Bullock also asked the business group for its support advancing a plan to borrow money at low rates to build educational and other facilities around the state. Supporters say the plan will create construction jobs while improving training facilities for technical jobs — while opponents argue the state shouldn't borrow money and doesn't need more buildings to maintain.

Bullock has introduced the Medicaid expansion plan and a sponsor for it, but so far the bill is still being drafted and it has yet to be pitched to a committee.

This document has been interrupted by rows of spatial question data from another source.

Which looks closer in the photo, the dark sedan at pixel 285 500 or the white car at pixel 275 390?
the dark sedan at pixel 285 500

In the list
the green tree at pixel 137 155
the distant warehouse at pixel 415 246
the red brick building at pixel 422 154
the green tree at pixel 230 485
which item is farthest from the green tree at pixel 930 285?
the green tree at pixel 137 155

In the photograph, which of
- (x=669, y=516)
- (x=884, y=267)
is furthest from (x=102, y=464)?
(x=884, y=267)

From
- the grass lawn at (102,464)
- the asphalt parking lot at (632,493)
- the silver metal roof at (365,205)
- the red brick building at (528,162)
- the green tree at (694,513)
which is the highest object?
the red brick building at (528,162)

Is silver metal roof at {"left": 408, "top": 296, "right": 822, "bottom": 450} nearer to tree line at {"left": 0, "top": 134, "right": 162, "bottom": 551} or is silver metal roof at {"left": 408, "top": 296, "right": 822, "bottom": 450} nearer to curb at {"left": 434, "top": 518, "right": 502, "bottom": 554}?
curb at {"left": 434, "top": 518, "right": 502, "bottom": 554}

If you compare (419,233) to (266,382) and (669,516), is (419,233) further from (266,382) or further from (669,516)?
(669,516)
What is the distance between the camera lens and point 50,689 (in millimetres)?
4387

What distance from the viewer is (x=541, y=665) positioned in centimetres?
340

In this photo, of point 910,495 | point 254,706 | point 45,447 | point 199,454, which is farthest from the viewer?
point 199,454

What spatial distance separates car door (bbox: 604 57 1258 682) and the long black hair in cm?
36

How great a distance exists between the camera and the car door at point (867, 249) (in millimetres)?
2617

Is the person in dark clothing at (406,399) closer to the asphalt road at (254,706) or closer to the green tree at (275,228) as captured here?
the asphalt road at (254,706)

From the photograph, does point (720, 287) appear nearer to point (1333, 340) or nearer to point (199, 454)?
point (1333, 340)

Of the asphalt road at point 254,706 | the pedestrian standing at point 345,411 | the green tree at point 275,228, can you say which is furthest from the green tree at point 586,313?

The governor has said the state would pay only a small share, about $5 million according to early estimates, of the cost under the federal health care law. But Republicans argue the state's share of the cost will grow as the federal government struggles to pay for expansion nationwide.

On Wednesday, Senate President Jeff Essmann pushed back against pressure being applied on the issue. The Billings Republican said there are 67 lobbyists in the Capitol working for hospital and medical groups pushing a bill, arguing the expansion would reduce the amount of uncompensated care medical providers give the uninsured.

The Republican indicated the pressure could be hard to resist, comparing the medical lobby to a common term used for the state's 20th century mining barons who were accused of using their financial might to run Helena politics.

"The copper collar has been replaced with the hospital collar," Essmann said.